Merci pour ce rapport, qui reflète fidèlement les travaux et les auditions que nous avons pu mener.
Toutefois, nous sommes tombés dans le travers que nous déplorons à chaque discussion budgétaire, à savoir que nous n'avons pas accordé beaucoup d'attention aux questions d'intégration.
S'agissant de l'instruction « à 360° » et de la numérisation, comme nous l'avons entendu à Angers, il est compliqué d'examiner l'ensemble des possibilités de titre de séjour d'une personne sur la base d'un simple rendez-vous et de documents envoyés via une plateforme internet : il faut un dialogue entre le demandeur et une personne compétente. Je suis donc très réservé sur l'évolution vers une dématérialisation totale. On voit, pour les demandes de visas à l'étranger, que celle-ci engendre une sous-traitance des relations entre les demandeurs et le service public à des opérateurs privés, avec des risques de détournement. J'ai donc quelques doutes sur la capacité à mener une instruction à 360° avec une administration qui serait devenue virtuelle.

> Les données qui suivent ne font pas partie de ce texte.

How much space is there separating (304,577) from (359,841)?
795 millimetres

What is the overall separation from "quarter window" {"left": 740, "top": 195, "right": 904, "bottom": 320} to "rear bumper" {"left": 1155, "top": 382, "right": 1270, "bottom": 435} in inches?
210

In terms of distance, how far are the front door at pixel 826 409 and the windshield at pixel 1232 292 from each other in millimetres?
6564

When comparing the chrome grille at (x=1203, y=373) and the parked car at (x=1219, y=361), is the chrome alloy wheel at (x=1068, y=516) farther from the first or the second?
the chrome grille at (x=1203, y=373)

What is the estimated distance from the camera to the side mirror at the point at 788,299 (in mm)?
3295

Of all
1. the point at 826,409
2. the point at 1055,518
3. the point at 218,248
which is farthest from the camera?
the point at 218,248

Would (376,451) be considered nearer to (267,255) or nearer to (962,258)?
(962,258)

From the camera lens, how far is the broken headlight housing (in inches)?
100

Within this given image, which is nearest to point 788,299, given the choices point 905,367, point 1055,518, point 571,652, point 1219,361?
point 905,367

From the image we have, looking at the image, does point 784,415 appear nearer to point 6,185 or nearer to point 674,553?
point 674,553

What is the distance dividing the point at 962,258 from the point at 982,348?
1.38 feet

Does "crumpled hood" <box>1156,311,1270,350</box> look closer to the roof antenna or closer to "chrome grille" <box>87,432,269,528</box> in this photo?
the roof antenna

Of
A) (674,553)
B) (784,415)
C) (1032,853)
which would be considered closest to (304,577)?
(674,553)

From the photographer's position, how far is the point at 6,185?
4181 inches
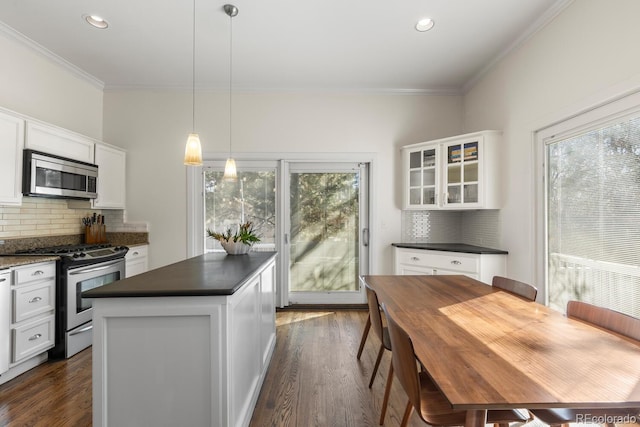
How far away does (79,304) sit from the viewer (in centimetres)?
289

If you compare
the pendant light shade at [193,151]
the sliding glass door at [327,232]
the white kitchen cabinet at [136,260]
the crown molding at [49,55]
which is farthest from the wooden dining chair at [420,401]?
the crown molding at [49,55]

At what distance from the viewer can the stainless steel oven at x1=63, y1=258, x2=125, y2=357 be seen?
278cm

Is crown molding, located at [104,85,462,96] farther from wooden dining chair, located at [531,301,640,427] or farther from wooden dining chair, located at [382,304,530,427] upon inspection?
wooden dining chair, located at [382,304,530,427]

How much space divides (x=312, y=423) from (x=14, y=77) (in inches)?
154

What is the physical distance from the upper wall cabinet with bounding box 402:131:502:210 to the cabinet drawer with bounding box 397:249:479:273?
555 millimetres

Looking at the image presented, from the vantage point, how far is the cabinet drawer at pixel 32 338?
7.88 ft

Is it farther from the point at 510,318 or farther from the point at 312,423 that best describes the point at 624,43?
the point at 312,423

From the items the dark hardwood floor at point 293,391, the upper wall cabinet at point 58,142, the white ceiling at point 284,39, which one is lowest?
the dark hardwood floor at point 293,391

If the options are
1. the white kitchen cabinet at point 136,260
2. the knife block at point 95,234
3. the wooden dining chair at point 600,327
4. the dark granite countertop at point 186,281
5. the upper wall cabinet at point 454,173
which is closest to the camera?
the wooden dining chair at point 600,327

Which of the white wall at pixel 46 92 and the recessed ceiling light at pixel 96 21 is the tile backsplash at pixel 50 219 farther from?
the recessed ceiling light at pixel 96 21

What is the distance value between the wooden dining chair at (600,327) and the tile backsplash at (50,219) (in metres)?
4.09

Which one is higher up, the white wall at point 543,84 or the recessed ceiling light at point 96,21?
the recessed ceiling light at point 96,21

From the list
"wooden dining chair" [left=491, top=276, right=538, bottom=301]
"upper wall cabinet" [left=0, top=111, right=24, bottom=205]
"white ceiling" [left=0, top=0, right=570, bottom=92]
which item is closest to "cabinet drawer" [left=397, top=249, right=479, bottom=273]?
"wooden dining chair" [left=491, top=276, right=538, bottom=301]

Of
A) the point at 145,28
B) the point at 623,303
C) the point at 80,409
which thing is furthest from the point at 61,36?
the point at 623,303
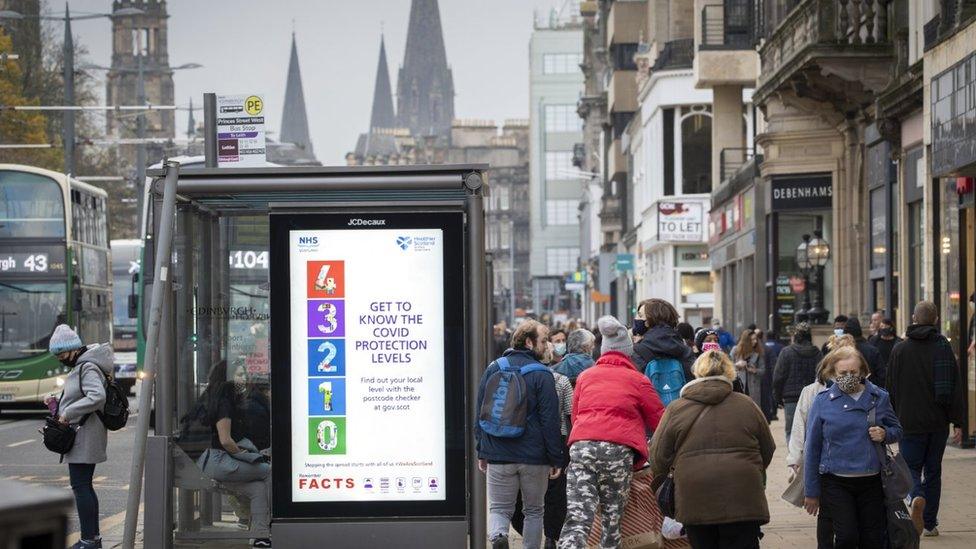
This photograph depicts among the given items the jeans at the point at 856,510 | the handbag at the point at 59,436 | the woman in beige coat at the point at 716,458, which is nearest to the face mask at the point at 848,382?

Sur la question des OQTF, le tableau qui figure en page 80 du rapport montre, effectivement, que le taux de réalisation, en France, n'est pas bon. Cependant, notre pays émet beaucoup plus de mesures d'éloignement que les autres ! Cela doit être dit, parce que le nombre d'OQTF délivrées n'est absolument pas en phase avec notre capacité à éloigner - d'autres pays, qui n'ont pas moins d'étrangers en situation irrégulière, émettent beaucoup moins d'OQTF, ce qui leur garantit des taux d'exécution bien supérieurs...

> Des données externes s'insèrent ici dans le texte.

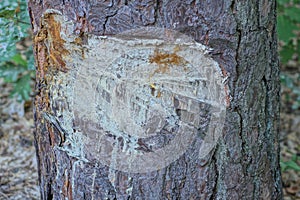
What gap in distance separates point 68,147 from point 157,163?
29cm

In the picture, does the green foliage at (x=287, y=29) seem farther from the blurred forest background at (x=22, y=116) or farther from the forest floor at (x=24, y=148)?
the forest floor at (x=24, y=148)

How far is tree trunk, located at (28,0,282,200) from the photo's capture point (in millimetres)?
1365

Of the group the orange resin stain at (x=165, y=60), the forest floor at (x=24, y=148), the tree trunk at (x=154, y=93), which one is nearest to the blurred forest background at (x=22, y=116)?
the forest floor at (x=24, y=148)

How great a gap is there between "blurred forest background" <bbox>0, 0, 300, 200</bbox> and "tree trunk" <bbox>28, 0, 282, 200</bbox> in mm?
559

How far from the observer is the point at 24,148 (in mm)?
2734

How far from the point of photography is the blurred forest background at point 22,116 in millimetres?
2053

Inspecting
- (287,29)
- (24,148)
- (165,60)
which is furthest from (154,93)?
(287,29)

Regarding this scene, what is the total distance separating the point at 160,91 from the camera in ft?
4.65

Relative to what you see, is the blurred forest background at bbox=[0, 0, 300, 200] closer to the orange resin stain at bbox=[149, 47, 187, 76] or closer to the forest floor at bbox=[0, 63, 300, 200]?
the forest floor at bbox=[0, 63, 300, 200]

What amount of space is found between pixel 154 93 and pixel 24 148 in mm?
1515

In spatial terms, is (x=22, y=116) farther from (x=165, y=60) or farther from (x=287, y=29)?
(x=165, y=60)

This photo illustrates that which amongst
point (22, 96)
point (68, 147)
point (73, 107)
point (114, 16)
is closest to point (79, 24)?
point (114, 16)

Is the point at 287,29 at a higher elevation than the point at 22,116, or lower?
higher

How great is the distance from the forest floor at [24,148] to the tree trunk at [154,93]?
82 centimetres
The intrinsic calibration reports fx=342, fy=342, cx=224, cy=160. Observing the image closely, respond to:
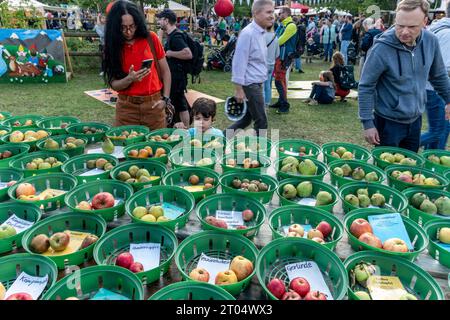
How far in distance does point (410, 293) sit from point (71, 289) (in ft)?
4.80

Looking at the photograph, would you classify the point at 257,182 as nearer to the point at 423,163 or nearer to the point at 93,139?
the point at 423,163

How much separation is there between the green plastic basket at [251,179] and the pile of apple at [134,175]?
0.53m

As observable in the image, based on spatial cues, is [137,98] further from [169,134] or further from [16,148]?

Enfin, sur les sujets liés au débat que nous aurons lundi dans le cadre du volet parlementaire de la présidence française de l'Union européenne, vous parlez, Monsieur le président, de recommandations à droit constant. En réalité, plusieurs propositions incitent le débat européen à évoluer.
La proposition n° 22 est un bon cahier des charges pour le Pacte sur la migration et l'asile. La proposition n° 29 porte sur la conditionnalité entre les laissez-passer consulaires et la délivrance de visas. J'ai beaucoup de doutes sur l'utilité réelle et globale de mesures de ce type. Je peux concevoir qu'à un moment donné cela permette de faire pression sur un gouvernement, mais je ne suis pas du tout certain que, sur le long terme, nous soyons gagnants à exercer un tel chantage aux visas. En tout état de cause, cela nécessitera une modification du code Schengen. Aujourd'hui, on ne peut que jouer sur les délais de rendez-vous pour réduire le nombre de visas délivrés...

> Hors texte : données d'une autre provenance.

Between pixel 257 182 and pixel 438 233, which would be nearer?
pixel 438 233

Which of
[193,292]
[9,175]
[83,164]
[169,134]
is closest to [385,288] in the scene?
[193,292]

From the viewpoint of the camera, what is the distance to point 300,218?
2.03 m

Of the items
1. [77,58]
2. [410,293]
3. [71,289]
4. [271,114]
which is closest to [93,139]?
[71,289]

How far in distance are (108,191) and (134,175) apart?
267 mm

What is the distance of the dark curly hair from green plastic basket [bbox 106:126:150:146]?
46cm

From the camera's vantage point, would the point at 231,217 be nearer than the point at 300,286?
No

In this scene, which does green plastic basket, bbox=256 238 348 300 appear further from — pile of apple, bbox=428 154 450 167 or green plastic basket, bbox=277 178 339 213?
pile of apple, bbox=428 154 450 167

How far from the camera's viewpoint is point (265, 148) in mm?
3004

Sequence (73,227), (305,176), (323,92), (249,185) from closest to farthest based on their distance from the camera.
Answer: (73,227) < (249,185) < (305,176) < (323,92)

Nous avons considéré qu'il n'était pas utile de parler de la mise en oeuvre de la protection temporaire. La protection temporaire qui est mise en oeuvre pour la première fois pour les personnes arrivant d'Ukraine nécessite des coordinations entre pays. Or le règlement Dublin ne s'applique pas. Il n'existe pas d'interdiction absolue de demander la protection temporaire dans un pays, et pas dans un autre. Il y a encore des choses à faire sur ce point, qui mériterait d'être un peu plus suivi par les parlements nationaux et par le Parlement européen. Si la protection temporaire est correctement mise en place en France aujourd'hui pour les citoyens ukrainiens qui la demandent, elle ne l'est pas pour les ressortissants d'États tiers qui seraient en droit de la demander selon la directive.
Bien entendu, lors du débat que nous aurons lors de la réunion sur la présidence française de l'Union européenne, il faudra beaucoup insister sur tous les aspects liés à l'Europe. Il faudra notamment évoquer le sujet de la surveillance des frontières et du rôle de l'agence Frontex.
Les événements intervenus depuis notre échange à Varsovie avec le directeur général de Frontex montrent aussi les difficultés auxquelles cette agence européenne est aujourd'hui confrontée. Cette crise s'explique notamment par le fait que Frontex n'est qu'au service des États membres : si l'agence Frontex dénonce trop fortement des événements qui auraient eu lieu en dehors du droit - je pense en particulier à la Grèce -, elle ne pourra plus agir correctement. L'agence dépend du bon vouloir des pays européens. C'est pourquoi Frontex n'est pas intervenu à la frontière avec la Biélorussie à l'été dernier, et c'est aussi, je crois, ce qui peut expliquer son silence face à des situations inacceptables qui ont pu être constatées en Grèce, sous la responsabilité d'abord des autorités grecques.
Il y a donc une réflexion à avoir sur les marges de manoeuvre réelle d'une agence européenne qui agit sous la responsabilité et sous la supervision des États membres lorsque l'un d'entre eux sort des clous.